Company H decides to vertically amalgamate with subsidiary Company S. Immediately prior to the amalgamation the financial position of the group was as follows:
(ii) Before amalgamation: Consolidation three years after acquisition
Holding company H $ |
Subsidiary company S $ |
Consolidation adjustments $ |
Consolidated group $ |
|
---|---|---|---|---|
Investment in subsidiary | 1,000,000 | - | (1,000,000) | - |
Goodwill | - | - | 200,000 | 200,000 |
Other net assets | 2,000,000 | 1,100,000 | 3,100,000 | |
Total net assets | 3,000,000 | 1,100,000 | (800,000) | 3,300,000 |
Share capital | 100,000 | 1,000 | (1,000) | 100,000 |
Retained earnings | 2,900,000 | 1,099,000 | (799,000) | 3,200,000 |
Total equity | 3,000,000 | 1,100,000 | (800,000) | 3,300,000 |
To achieve the amalgamation, Company H needs to make the same journal entries into its own books to absorb subsidiary Company S as it would have done on consolidation immediately prior to the amalgamation.

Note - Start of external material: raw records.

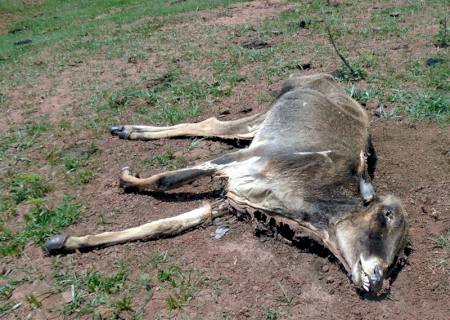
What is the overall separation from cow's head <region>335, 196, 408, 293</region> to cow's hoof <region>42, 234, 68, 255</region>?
2.14 meters

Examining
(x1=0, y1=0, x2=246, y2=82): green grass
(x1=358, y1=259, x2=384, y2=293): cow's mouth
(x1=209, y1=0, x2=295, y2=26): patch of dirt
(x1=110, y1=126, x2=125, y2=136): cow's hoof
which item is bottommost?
(x1=0, y1=0, x2=246, y2=82): green grass

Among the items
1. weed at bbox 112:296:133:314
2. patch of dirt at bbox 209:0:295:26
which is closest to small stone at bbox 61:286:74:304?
weed at bbox 112:296:133:314

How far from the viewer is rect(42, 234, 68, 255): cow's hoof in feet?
13.4

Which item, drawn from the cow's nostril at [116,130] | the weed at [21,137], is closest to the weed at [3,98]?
the weed at [21,137]

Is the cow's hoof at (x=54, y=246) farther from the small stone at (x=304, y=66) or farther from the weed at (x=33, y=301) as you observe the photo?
the small stone at (x=304, y=66)

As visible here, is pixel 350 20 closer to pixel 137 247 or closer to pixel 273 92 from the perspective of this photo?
pixel 273 92

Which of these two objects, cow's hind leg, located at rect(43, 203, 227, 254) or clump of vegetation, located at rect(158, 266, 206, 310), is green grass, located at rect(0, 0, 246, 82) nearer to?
cow's hind leg, located at rect(43, 203, 227, 254)

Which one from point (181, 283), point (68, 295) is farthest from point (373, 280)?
point (68, 295)

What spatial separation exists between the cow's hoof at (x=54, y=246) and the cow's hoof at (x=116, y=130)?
2090 mm

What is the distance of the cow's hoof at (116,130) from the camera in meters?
5.98

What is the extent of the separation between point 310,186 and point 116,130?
2.87 m

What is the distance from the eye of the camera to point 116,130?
19.7ft

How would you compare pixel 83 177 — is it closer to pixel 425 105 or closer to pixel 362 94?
pixel 362 94

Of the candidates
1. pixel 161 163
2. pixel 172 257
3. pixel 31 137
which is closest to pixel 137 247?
pixel 172 257
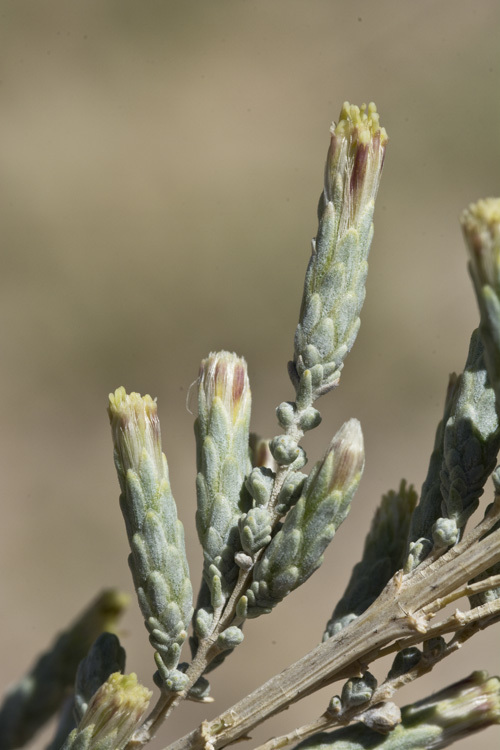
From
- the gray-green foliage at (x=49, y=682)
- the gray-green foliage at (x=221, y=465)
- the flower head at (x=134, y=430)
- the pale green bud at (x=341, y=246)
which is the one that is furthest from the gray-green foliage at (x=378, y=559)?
the gray-green foliage at (x=49, y=682)

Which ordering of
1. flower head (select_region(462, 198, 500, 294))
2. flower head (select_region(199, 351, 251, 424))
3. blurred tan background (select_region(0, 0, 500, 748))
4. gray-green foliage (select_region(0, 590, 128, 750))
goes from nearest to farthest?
flower head (select_region(462, 198, 500, 294)), flower head (select_region(199, 351, 251, 424)), gray-green foliage (select_region(0, 590, 128, 750)), blurred tan background (select_region(0, 0, 500, 748))

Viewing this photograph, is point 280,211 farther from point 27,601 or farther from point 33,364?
point 27,601

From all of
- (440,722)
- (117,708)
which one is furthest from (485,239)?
(117,708)

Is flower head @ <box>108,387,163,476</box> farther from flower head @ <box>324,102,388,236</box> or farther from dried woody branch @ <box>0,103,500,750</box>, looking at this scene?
flower head @ <box>324,102,388,236</box>

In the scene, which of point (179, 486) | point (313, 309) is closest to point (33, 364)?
point (179, 486)

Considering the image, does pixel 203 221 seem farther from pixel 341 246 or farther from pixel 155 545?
pixel 155 545

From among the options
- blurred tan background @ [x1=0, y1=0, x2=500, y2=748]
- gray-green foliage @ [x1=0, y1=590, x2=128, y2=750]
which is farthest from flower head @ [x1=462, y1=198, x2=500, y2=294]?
blurred tan background @ [x1=0, y1=0, x2=500, y2=748]

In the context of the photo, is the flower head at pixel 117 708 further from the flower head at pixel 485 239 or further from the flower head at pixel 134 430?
the flower head at pixel 485 239
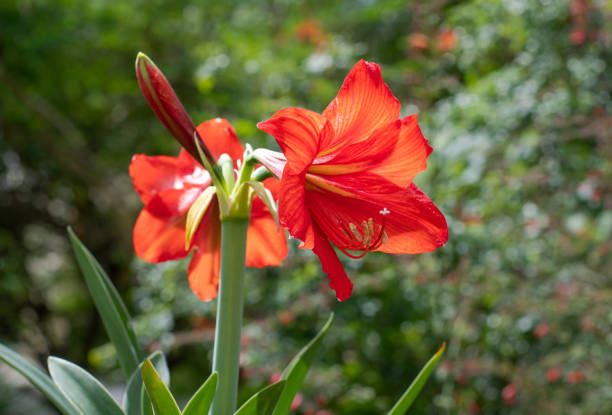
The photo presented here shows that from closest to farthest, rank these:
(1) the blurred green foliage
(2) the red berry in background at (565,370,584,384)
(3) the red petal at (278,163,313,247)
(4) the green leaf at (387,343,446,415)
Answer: (3) the red petal at (278,163,313,247) < (4) the green leaf at (387,343,446,415) < (2) the red berry in background at (565,370,584,384) < (1) the blurred green foliage

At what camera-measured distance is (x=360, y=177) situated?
0.57 metres

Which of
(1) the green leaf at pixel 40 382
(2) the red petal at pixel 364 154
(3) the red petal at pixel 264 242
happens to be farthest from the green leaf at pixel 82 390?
(2) the red petal at pixel 364 154

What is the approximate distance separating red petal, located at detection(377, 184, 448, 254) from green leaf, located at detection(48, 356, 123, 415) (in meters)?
0.32

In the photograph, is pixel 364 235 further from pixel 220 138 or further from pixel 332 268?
pixel 220 138

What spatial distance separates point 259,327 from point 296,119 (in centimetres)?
182

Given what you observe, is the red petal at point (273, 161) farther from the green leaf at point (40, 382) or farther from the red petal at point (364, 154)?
the green leaf at point (40, 382)

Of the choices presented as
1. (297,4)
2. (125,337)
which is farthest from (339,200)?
(297,4)

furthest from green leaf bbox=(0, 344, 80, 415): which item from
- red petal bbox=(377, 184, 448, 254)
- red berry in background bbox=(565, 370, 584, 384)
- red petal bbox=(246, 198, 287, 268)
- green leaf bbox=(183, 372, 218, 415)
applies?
red berry in background bbox=(565, 370, 584, 384)

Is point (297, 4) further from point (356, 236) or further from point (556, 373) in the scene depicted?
point (356, 236)

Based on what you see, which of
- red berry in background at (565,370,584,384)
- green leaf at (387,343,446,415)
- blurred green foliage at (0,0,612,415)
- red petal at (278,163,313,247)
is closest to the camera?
red petal at (278,163,313,247)

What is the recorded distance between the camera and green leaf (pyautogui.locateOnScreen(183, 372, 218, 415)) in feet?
1.68

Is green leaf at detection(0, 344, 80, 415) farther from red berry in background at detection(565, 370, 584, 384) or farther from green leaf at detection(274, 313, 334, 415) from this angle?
red berry in background at detection(565, 370, 584, 384)

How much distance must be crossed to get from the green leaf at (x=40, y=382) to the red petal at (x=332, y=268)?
0.28 m

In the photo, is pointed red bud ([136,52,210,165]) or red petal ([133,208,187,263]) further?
red petal ([133,208,187,263])
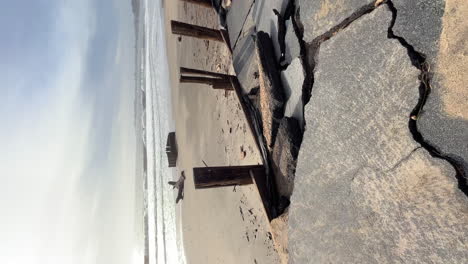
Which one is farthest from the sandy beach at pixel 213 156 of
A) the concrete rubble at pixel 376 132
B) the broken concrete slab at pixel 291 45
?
the concrete rubble at pixel 376 132

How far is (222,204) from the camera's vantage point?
241 inches

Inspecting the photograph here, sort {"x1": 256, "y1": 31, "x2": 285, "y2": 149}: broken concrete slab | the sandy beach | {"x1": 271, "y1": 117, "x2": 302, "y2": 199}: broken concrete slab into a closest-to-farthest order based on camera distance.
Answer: {"x1": 271, "y1": 117, "x2": 302, "y2": 199}: broken concrete slab, {"x1": 256, "y1": 31, "x2": 285, "y2": 149}: broken concrete slab, the sandy beach

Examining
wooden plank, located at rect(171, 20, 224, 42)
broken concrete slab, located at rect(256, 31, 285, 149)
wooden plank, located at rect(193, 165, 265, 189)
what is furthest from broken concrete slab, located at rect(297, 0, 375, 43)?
wooden plank, located at rect(171, 20, 224, 42)

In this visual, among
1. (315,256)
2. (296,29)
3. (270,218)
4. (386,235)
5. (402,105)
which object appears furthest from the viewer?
(270,218)

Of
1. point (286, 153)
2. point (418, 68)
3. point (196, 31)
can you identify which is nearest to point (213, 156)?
point (196, 31)

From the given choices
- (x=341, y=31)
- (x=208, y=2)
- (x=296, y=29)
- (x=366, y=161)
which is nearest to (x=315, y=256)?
(x=366, y=161)

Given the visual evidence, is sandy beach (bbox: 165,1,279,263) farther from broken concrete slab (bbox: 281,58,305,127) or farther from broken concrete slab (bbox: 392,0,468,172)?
broken concrete slab (bbox: 392,0,468,172)

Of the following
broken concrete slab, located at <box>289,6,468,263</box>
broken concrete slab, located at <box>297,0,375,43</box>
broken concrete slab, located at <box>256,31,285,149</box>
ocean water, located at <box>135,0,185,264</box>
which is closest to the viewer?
broken concrete slab, located at <box>289,6,468,263</box>

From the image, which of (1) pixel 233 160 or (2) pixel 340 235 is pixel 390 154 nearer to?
(2) pixel 340 235

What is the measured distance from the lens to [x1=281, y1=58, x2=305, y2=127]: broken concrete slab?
2318mm

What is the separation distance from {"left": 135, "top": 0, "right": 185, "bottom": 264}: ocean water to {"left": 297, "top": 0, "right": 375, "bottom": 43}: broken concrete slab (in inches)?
335

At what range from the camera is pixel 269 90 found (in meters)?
2.60

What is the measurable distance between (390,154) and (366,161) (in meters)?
0.15

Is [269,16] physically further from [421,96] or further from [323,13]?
[421,96]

This can be seen from the following amalgamation workings:
(iii) Amalgamation: Workings
Before amalgamation: Holding company H $ |
Before amalgamation: Subsidiary company S $ |
Amalgamation adjustments $ |
After amalgamation: Amalgamated company H $ |
|
---|---|---|---|---|
Investment in subsidiary | 1,000,000 | - | (1,000,000) | - |
Goodwill | - | - | 200,000 | 200,000 |
Other net assets | 2,000,000 | 1,100,000 | 3,100,000 | |
Total net assets | 3,000,000 | 1,100,000 | (800,000) | 3,300,000 |
Share capital | 100,000 | 1,000 | (1,000) | 100,000 |
Retained earnings | 2,900,000 | 1,099,000 | (799,000) | 3,200,000 |
Total equity | 3,000,000 | 1,100,000 | (800,000) | 3,300,000 |
After the amalgamation, Company H no longer needs to prepare consolidated financial statements as it is no longer a holding company. The amounts in the last column of the table above ("After amalgamation: Amalgamated company H") are reported in amalgamated Company H's standalone financial statements, including the goodwill recognised on acquisition of Company S, as if it had acquired an unincorporated business. The realised profits of amalgamated Company H immediately after the amalgamation consist of the accumulated earnings of Company H ($2,900,000) and the post-acquisition accumulated earnings of Company S ($300,000) i.e. a net amount of $3,200,0004 as shown above.
Footnote:
4 For the purposes of this illustration, it is assumed that all the retained earnings of Company H and the post-acquisition earnings of Company S are realised profits. In reality this may not be the case. Therefore, an analysis may be needed to determine the extent to which profits and losses within amalgamated Company H’s retained earnings are realised in accordance with the guidance in Accounting Bulletin 4 issued by the HKICPA.